- **DOCUMENT PASSAGE**:
§ §

HIV and AIDS

Beyond statistics

Ella and Paul Hartley’s lifestyle characterises the lifestyle of many South African middle-class whites. Their neat small home is in Sasolburg’s suburbia. They have three children. He works, she is a housewife and they have two pet dogs. By Cecelia Russel.

Ella and Paul Hartley’s lifestyle characterises the lifestyle of many South African middle-class whites. Their neat small home is in Sasolburg’s suburbia. They have three children. He works, she is a housewife and they have two pet dogs.

But two things set them apart: they are both HIV positive and they exude a confidence and optimism often missing from white South African households.

Ella and Paul said they had a “moment of shock” when Paul (32) was diagnosed HIV positive in September 1998.

Paul found out after having gone for a medical examination for an insurance policy. His diagnosis prepared Ella (30), who was pregnant, for bad news and in December 1998 her tests confirmed that she too was HIV positive.

Paul is not prepared to speculate on who gave him the virus. He says he could have been infected after his divorce when he “slept around” with a couple of “one night stands” or while he was still married to his first wife. Paul doesn’t know and doesn’t dwell on it: “What’s the point, it doesn’t help to point fingers at who ever gave it to me?”

Despite the diagnosis, Paul and Ella are happy to recount their blessings. They are happily married, they have remained relatively healthy although neither are taking any antiretroviral drugs to slow the development of HIV; their families are generally caring; work colleagues accommodating and they have had the medical support and the compassion of the team of AIDS health workers at Chris Hani Baragwanath Hospital in Soweto.

§ §

Scene geometry reasoning data

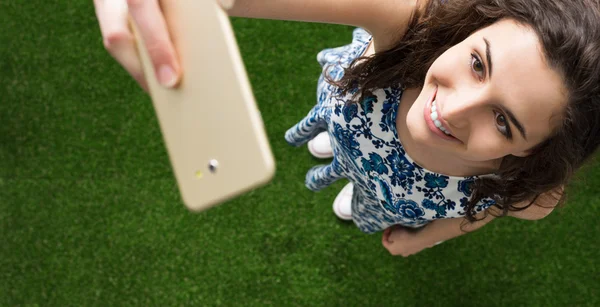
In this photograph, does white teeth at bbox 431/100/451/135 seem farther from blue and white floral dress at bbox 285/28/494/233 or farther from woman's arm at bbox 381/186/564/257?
woman's arm at bbox 381/186/564/257

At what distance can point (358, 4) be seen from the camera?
652 millimetres

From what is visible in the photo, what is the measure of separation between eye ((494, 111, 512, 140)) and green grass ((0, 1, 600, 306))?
37.6 inches

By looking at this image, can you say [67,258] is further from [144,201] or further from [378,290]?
[378,290]

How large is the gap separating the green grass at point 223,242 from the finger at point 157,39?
3.54ft

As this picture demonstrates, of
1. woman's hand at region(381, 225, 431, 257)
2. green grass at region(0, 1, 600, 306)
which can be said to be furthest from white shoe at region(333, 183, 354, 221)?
woman's hand at region(381, 225, 431, 257)

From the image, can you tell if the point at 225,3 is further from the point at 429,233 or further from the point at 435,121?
the point at 429,233

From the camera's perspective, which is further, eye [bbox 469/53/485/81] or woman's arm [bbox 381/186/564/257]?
woman's arm [bbox 381/186/564/257]

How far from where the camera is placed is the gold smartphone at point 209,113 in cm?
44

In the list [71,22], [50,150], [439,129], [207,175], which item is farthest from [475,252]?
[71,22]

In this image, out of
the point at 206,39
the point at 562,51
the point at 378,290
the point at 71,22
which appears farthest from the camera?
the point at 71,22

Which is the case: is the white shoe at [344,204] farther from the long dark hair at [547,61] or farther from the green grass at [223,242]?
the long dark hair at [547,61]

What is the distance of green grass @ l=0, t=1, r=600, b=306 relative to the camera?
1.53 meters

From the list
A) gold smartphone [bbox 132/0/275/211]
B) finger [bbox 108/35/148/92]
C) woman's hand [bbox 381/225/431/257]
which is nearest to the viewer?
gold smartphone [bbox 132/0/275/211]

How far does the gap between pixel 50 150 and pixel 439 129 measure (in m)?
1.39
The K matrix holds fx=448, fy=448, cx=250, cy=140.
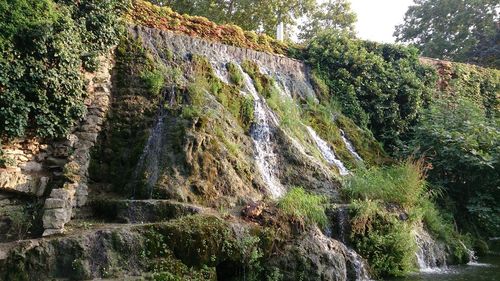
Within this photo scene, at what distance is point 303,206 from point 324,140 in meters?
4.83

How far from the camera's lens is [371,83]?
1470cm

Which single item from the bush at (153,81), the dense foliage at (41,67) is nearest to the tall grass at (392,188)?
the bush at (153,81)

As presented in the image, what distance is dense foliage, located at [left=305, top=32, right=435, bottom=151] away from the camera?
14320 mm

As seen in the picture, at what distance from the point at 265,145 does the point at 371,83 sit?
631 centimetres

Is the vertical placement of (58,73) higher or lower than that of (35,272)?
higher

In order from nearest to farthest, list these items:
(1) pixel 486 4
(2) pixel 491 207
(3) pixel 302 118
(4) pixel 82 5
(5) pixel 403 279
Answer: (5) pixel 403 279
(4) pixel 82 5
(2) pixel 491 207
(3) pixel 302 118
(1) pixel 486 4

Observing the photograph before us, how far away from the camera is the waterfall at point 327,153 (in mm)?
10930

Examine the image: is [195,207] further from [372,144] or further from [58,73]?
[372,144]

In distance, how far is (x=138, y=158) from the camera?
845 centimetres

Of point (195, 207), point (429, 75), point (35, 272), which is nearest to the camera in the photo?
point (35, 272)

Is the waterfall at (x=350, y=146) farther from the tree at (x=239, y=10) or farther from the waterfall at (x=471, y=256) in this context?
the tree at (x=239, y=10)

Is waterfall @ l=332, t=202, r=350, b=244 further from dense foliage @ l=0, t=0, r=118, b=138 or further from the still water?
dense foliage @ l=0, t=0, r=118, b=138

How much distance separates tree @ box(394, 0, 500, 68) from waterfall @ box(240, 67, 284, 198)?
20004 mm

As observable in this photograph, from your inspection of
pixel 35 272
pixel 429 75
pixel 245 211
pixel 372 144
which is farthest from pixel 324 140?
pixel 35 272
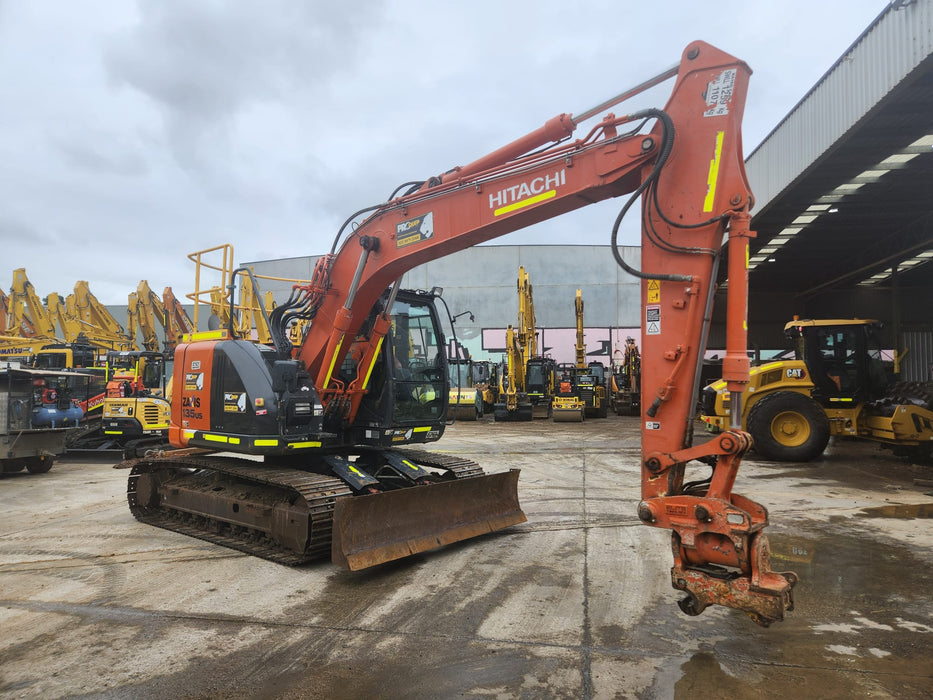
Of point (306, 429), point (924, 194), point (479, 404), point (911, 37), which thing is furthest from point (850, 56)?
point (479, 404)

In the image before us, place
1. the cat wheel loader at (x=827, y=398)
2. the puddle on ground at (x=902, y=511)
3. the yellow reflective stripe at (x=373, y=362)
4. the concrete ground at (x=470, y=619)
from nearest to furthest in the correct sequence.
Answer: the concrete ground at (x=470, y=619), the yellow reflective stripe at (x=373, y=362), the puddle on ground at (x=902, y=511), the cat wheel loader at (x=827, y=398)

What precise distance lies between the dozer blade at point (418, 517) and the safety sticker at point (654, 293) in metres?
2.77

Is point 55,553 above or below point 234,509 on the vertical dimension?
below

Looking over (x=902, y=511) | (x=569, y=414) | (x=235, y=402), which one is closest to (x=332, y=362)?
(x=235, y=402)

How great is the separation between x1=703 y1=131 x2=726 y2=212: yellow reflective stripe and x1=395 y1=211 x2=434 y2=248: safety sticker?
2410 mm

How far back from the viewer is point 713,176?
3939 millimetres

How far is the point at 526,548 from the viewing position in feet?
19.7

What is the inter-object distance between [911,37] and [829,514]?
6.35m

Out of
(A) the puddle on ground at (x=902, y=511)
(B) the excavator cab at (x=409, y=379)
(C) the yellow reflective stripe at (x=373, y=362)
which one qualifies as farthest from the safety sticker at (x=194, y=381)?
(A) the puddle on ground at (x=902, y=511)

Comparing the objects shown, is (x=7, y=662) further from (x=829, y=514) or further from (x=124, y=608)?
(x=829, y=514)

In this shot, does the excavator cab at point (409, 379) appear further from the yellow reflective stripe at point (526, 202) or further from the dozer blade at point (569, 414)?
the dozer blade at point (569, 414)

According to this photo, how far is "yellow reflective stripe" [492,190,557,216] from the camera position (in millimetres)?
4699

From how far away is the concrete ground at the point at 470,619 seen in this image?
3.36m

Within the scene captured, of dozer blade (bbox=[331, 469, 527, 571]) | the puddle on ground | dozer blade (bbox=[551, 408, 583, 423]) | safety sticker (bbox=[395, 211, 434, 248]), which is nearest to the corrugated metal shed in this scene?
the puddle on ground
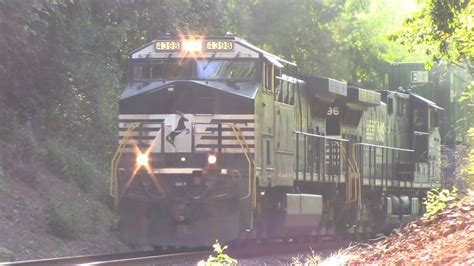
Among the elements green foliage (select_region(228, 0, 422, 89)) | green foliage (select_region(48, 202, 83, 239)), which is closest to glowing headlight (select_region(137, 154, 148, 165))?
green foliage (select_region(48, 202, 83, 239))

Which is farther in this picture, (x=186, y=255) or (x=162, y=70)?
(x=162, y=70)

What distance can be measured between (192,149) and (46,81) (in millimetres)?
6485

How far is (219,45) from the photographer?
40.7 feet

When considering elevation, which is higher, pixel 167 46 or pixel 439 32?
pixel 439 32

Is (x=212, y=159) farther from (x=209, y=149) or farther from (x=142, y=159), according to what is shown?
(x=142, y=159)

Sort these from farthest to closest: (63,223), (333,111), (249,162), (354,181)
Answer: (333,111), (354,181), (63,223), (249,162)

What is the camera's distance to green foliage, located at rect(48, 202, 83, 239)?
14.3 m

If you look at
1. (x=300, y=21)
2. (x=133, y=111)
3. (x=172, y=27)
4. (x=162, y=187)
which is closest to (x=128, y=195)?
(x=162, y=187)

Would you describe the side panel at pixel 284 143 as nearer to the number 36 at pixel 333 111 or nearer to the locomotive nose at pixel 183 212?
the locomotive nose at pixel 183 212

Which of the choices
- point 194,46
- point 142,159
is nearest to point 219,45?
point 194,46

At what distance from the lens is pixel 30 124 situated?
62.2 feet

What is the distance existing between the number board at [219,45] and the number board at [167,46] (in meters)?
0.50

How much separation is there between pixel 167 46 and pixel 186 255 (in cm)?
356

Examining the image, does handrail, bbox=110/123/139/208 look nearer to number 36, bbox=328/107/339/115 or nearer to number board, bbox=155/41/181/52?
number board, bbox=155/41/181/52
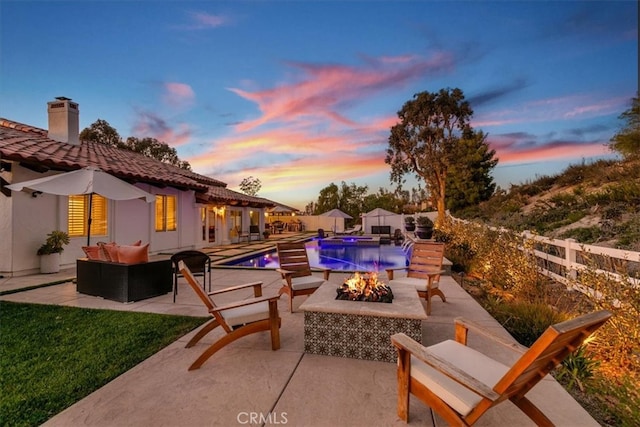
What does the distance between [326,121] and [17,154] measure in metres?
12.1

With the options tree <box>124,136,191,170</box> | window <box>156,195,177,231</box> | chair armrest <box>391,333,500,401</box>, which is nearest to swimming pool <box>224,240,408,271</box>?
window <box>156,195,177,231</box>

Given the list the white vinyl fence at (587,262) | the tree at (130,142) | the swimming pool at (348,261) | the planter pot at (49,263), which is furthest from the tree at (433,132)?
the tree at (130,142)

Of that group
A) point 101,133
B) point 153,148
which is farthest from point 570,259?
point 101,133

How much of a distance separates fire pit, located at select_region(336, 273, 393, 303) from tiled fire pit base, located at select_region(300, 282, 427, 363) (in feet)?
0.29

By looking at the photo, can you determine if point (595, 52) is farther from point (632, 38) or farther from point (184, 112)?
point (184, 112)

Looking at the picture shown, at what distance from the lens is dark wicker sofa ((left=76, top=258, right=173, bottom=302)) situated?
18.8 feet

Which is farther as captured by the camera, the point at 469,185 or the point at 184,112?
the point at 469,185

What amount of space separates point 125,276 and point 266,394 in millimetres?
4441

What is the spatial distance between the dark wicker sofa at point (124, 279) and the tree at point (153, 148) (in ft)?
98.8

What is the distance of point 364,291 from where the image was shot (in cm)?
368

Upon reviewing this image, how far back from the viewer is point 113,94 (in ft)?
44.3

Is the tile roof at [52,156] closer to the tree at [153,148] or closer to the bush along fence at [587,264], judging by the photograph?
the bush along fence at [587,264]

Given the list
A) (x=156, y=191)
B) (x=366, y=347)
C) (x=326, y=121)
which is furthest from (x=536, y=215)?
(x=156, y=191)

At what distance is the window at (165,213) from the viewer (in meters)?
12.9
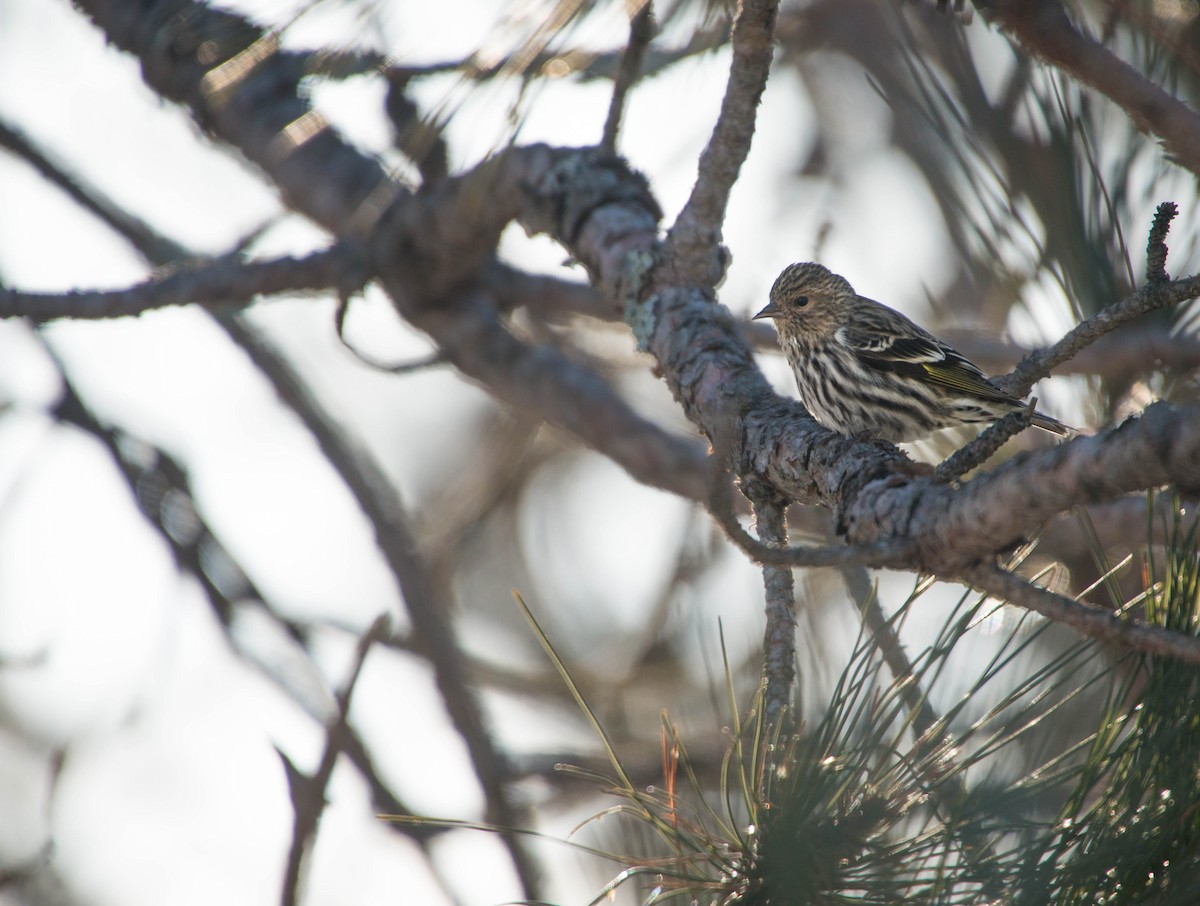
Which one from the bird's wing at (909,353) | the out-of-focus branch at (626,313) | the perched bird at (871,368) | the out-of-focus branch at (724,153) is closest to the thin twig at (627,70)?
the out-of-focus branch at (626,313)

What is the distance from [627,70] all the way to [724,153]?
610 mm

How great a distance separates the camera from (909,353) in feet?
13.8

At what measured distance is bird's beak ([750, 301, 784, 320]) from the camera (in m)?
4.64

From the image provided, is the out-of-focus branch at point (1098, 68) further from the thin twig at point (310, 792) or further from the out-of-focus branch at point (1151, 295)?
the thin twig at point (310, 792)

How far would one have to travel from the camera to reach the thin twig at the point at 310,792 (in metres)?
2.44

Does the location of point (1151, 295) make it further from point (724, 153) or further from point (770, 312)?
point (770, 312)

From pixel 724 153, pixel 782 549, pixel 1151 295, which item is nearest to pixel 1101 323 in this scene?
pixel 1151 295

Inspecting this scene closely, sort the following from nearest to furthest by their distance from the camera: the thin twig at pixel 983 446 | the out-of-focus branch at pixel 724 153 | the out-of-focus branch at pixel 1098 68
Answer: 1. the thin twig at pixel 983 446
2. the out-of-focus branch at pixel 1098 68
3. the out-of-focus branch at pixel 724 153

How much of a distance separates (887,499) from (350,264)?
8.90ft

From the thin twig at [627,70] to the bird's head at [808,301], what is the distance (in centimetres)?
128

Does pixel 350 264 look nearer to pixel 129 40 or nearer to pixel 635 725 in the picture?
pixel 129 40

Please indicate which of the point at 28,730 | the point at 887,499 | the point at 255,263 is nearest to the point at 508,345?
the point at 255,263

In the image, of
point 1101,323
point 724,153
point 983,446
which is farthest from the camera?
point 724,153

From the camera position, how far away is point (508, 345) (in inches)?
168
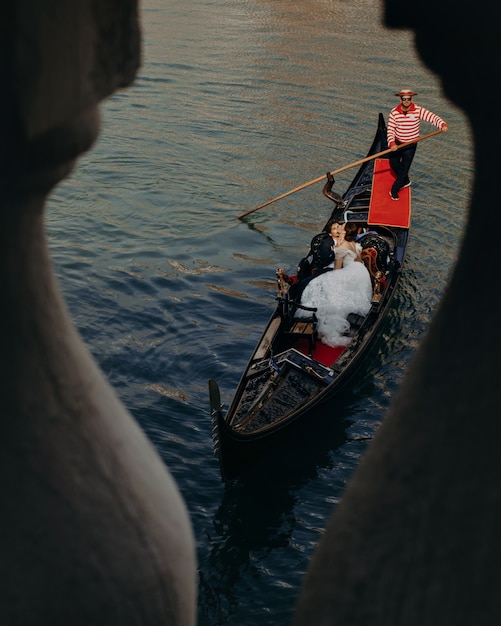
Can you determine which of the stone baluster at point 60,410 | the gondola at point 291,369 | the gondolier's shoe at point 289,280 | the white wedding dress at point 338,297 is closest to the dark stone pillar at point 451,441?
the stone baluster at point 60,410

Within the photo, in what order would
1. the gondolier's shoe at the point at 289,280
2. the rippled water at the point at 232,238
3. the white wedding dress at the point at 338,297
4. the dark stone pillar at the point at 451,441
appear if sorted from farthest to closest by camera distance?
the gondolier's shoe at the point at 289,280, the white wedding dress at the point at 338,297, the rippled water at the point at 232,238, the dark stone pillar at the point at 451,441

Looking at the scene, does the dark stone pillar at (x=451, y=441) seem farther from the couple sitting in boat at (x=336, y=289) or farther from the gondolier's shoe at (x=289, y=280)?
the gondolier's shoe at (x=289, y=280)

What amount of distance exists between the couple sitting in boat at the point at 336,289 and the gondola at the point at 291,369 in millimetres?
69

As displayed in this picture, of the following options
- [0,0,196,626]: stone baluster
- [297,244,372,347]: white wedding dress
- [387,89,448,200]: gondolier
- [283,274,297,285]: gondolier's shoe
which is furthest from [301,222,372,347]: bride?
[0,0,196,626]: stone baluster

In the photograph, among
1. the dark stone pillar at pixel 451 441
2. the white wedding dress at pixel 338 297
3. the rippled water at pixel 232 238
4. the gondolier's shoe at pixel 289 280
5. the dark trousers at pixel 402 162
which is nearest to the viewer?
the dark stone pillar at pixel 451 441

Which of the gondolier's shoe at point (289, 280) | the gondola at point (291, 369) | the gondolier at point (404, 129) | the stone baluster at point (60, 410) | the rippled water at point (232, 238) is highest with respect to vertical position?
the stone baluster at point (60, 410)

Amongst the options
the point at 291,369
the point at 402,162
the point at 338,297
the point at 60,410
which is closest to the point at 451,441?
the point at 60,410

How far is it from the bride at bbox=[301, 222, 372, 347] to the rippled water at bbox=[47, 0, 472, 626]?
0.56m

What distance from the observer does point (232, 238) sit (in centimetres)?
1007

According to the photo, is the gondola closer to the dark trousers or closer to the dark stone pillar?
the dark trousers

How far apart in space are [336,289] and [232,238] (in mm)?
3521

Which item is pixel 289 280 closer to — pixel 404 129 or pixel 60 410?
pixel 404 129

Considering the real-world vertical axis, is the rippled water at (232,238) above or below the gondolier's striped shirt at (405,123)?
below

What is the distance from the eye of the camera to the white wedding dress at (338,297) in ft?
21.4
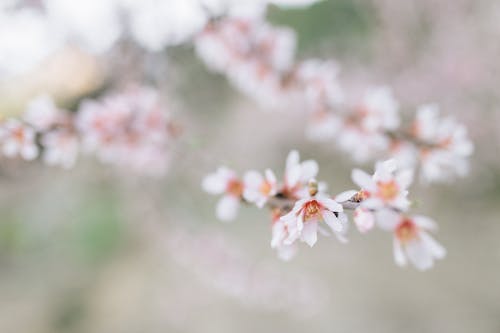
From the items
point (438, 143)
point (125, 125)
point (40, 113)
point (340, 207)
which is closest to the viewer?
point (340, 207)

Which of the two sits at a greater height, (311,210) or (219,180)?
(219,180)

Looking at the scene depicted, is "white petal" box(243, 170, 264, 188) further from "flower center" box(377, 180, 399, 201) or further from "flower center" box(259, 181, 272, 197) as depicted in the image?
"flower center" box(377, 180, 399, 201)

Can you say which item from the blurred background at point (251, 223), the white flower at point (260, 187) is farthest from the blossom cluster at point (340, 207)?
the blurred background at point (251, 223)

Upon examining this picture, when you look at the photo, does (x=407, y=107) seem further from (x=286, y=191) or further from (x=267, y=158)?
(x=286, y=191)

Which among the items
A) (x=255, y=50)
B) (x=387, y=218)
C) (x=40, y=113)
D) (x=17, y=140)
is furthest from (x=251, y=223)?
(x=387, y=218)

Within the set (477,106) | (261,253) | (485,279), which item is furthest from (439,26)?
(261,253)

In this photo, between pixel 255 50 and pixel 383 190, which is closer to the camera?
pixel 383 190

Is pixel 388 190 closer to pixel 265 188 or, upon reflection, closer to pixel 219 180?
pixel 265 188
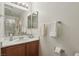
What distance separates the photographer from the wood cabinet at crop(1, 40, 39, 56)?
4.16ft

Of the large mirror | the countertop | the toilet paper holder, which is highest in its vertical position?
the large mirror

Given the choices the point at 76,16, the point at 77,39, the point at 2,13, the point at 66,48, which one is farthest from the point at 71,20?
the point at 2,13

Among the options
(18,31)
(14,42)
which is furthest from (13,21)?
(14,42)

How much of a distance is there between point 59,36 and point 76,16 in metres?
0.31

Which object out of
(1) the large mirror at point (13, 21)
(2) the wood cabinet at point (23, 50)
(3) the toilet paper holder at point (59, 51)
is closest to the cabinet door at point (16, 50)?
(2) the wood cabinet at point (23, 50)

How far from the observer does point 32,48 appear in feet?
4.43

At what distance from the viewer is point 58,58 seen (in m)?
1.32

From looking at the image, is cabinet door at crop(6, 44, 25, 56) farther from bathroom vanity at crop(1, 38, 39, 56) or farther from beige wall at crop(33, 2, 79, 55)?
beige wall at crop(33, 2, 79, 55)

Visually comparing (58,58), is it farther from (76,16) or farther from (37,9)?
(37,9)

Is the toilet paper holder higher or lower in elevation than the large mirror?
lower

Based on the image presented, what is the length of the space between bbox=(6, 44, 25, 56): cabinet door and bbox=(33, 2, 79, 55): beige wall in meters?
0.24

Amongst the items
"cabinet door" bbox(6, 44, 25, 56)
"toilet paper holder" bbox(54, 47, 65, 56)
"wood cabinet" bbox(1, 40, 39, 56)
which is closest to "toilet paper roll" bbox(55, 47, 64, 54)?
"toilet paper holder" bbox(54, 47, 65, 56)

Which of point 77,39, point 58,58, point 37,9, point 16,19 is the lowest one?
point 58,58

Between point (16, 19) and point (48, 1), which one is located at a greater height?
point (48, 1)
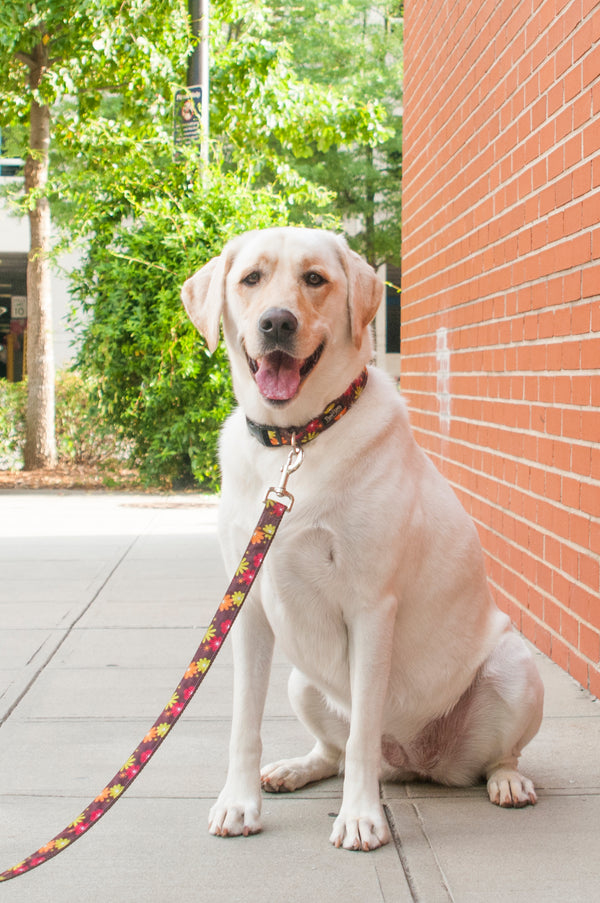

§ §

- **TASK LIST**:
A - Answer these from the HIV and AIDS article:
(i) In which town's suburbia do the Hartleys live?
(ii) What was Paul's reason for going for the medical examination that led to his diagnosis?
(iii) At which hospital do the AIDS health workers who support the couple work?
B - Proceed with the HIV and AIDS article on the Hartleys, writing on from its last sentence.
These records were taken from a separate source.

- **RESPONSES TO THE TASKS**:
A -
(i) Sasolburg
(ii) He needed it for an insurance policy.
(iii) Chris Hani Baragwanath Hospital in Soweto

B -
Paul has been fortunate because his employers, Sasol, are supportive, he is on their medical aid and he is given time off for sick leave.

The couple has made it a policy to be open and honest about being HIV positive. “We talk about it to everybody and generally people are supportive.”

“People living with HIV can make a difference in the world. Only people living with it can change people’s perceptions about the disease,” Ella says. But like all people living with HIV they have stories about family, friends and acquaintances who refuse to accept them.

“This (being HIV positive) is apartheid,” Ella says. Her brother will have nothing to do with them, while intially her mother rejected her as “a whore”.There are those who won’t have a cup of coffee at her home or shake hands.  

But they don’t generally preach. Rather, they recount their own experiences to help people understand about safe sex. “We tell people there is no such thing as safe sex. A condom makes it safer, but is a far from a foolproof method of preventing Aids.”